To this end, we identify issues, explore concerns, acknowledge feelings, discuss options and examine consequences. We might personally have an opinion about what would be "best" for our clients, but we remain clear that it is ultimately not our choice to make.

Any therapy that insists on change and is forcibly imposed on the individual is clearly harmful.

However, to deny even a possibility of change, particularly where change is desired, can be just as damaging.

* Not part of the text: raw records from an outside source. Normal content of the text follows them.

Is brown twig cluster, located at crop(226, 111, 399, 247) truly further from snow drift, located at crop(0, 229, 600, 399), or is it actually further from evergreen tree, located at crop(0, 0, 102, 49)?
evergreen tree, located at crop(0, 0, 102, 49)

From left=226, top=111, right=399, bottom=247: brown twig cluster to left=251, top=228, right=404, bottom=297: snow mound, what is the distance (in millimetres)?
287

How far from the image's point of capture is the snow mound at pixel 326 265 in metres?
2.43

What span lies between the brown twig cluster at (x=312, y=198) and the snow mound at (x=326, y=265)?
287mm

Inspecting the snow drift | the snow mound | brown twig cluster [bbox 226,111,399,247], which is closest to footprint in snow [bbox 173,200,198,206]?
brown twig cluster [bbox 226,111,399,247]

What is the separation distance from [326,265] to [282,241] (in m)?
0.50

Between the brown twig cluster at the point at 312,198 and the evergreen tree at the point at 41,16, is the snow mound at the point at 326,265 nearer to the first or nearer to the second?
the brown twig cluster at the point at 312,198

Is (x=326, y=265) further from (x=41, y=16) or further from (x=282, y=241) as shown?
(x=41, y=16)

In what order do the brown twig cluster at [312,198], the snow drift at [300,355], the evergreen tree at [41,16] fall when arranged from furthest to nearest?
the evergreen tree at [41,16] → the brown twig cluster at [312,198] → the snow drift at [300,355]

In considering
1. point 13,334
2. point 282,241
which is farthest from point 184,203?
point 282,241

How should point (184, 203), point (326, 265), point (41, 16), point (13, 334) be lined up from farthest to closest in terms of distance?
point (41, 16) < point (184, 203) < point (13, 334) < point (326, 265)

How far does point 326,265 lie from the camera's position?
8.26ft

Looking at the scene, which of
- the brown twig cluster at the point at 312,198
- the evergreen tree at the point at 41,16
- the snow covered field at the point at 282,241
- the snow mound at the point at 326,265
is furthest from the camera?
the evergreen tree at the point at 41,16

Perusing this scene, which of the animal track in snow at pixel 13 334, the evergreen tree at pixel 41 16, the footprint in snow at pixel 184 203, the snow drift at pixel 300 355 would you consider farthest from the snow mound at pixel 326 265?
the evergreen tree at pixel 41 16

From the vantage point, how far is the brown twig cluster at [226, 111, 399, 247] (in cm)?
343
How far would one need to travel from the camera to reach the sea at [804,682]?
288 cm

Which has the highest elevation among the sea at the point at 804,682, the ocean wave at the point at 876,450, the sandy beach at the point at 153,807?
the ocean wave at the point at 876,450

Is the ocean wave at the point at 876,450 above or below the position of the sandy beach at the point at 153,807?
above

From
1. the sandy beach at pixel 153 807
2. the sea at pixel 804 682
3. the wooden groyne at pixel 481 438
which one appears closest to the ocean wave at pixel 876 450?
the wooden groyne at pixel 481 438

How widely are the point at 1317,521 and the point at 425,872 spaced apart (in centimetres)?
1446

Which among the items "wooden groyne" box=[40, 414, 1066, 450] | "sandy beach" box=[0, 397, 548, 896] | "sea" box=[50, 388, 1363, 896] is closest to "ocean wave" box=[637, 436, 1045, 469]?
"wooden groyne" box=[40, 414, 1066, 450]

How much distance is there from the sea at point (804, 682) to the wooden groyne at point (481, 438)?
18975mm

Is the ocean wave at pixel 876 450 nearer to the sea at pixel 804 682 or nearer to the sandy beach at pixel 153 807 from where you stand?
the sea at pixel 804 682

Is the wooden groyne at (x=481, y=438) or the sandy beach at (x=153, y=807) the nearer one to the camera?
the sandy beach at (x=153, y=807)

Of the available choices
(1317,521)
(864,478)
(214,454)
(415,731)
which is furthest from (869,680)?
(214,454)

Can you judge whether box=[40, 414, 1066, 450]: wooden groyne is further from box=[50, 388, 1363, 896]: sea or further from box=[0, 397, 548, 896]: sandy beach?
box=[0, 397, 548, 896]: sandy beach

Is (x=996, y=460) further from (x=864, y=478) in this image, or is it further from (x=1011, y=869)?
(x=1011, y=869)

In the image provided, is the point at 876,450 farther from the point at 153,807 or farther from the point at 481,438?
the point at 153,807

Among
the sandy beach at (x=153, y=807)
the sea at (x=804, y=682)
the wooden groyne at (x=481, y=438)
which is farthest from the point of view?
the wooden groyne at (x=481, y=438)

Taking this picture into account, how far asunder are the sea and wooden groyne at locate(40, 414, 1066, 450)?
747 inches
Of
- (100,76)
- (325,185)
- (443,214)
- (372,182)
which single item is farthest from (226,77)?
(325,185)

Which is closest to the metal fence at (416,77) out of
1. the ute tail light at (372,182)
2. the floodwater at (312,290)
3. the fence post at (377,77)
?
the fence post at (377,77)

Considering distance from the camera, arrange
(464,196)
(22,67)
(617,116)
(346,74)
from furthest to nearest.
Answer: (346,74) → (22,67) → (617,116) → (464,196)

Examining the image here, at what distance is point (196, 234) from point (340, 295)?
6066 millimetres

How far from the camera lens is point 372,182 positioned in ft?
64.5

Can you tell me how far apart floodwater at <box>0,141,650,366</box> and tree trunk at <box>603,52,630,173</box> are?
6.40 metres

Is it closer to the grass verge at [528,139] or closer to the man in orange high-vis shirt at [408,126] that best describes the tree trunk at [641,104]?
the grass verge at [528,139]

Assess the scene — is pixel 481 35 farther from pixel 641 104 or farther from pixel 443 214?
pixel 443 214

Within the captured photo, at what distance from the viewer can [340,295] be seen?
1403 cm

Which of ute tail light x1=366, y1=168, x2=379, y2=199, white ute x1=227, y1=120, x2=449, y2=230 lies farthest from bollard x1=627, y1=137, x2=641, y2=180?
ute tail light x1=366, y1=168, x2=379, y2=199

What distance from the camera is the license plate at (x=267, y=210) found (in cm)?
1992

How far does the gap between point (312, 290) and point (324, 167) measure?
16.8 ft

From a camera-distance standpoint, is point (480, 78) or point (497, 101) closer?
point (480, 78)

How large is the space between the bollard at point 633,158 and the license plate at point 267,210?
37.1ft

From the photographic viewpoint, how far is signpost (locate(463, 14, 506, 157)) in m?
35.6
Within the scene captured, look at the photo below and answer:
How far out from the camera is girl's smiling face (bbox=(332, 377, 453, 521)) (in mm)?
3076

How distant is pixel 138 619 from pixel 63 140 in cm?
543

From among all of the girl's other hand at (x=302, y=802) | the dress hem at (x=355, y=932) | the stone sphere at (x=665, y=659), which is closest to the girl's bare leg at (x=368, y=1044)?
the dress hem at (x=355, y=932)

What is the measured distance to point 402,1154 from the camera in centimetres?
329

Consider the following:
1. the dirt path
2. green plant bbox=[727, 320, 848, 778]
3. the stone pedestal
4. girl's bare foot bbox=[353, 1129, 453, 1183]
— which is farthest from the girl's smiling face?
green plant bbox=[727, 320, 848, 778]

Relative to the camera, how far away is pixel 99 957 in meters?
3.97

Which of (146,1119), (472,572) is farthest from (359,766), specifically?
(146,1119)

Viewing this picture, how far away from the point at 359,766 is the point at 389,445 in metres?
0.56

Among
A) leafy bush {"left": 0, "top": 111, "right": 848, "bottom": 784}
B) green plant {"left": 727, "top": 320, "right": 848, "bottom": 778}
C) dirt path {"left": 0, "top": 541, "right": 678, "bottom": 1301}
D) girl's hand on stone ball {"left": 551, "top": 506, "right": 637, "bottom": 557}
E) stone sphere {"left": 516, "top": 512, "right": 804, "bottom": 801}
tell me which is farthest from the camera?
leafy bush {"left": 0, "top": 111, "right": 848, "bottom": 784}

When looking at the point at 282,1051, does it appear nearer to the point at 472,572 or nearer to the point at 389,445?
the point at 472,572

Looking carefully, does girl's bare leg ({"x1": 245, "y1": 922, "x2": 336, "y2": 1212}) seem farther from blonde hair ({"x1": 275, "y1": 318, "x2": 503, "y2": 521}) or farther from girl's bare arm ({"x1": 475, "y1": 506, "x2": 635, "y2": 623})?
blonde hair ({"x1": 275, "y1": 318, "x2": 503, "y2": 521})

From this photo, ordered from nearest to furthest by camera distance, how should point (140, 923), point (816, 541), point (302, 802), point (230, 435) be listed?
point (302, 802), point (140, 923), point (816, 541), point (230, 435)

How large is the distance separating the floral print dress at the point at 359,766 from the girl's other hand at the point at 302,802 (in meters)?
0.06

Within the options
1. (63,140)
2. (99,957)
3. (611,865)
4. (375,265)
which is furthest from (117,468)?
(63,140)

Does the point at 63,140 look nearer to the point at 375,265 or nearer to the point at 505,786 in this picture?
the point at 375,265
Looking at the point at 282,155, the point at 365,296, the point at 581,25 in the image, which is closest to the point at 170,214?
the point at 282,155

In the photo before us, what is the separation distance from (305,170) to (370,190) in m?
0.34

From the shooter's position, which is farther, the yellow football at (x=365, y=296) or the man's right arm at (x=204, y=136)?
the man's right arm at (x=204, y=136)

The move to legislate against the practice of "conversion therapy" - defined mainly by its end goal of change, rather than any specific methodology - for individuals under 18 in certain American states was ostensibly to protect lesbian, gay, bisexual and transgender youth.

However, more than one commentator has noted that it leaves youth who are ambivalent about their sexual orientation without recourse, and any professional who even begins to enter into a discussion on alternatives to embracing one's same-sex attraction is at risk of prosecution.

Psychotherapy is founded on the belief that change is possible, and that it is made possible through insight, understanding and the human ability to choose.

The choice before individuals struggling with same-sex attraction is not so much to be gay or not gay, to have or not have certain feelings, but to decide what to do with the feelings that they do have.

With the experiences of others as reference points, we in Singapore have the opportunity to more clearly define the rules of engagement to benefit those in need of help.

An individual distressed by his or her sexual orientation deserves the right to know that there are choices, even as the difficulty - some would argue impossibility - of change needs to be spelt out.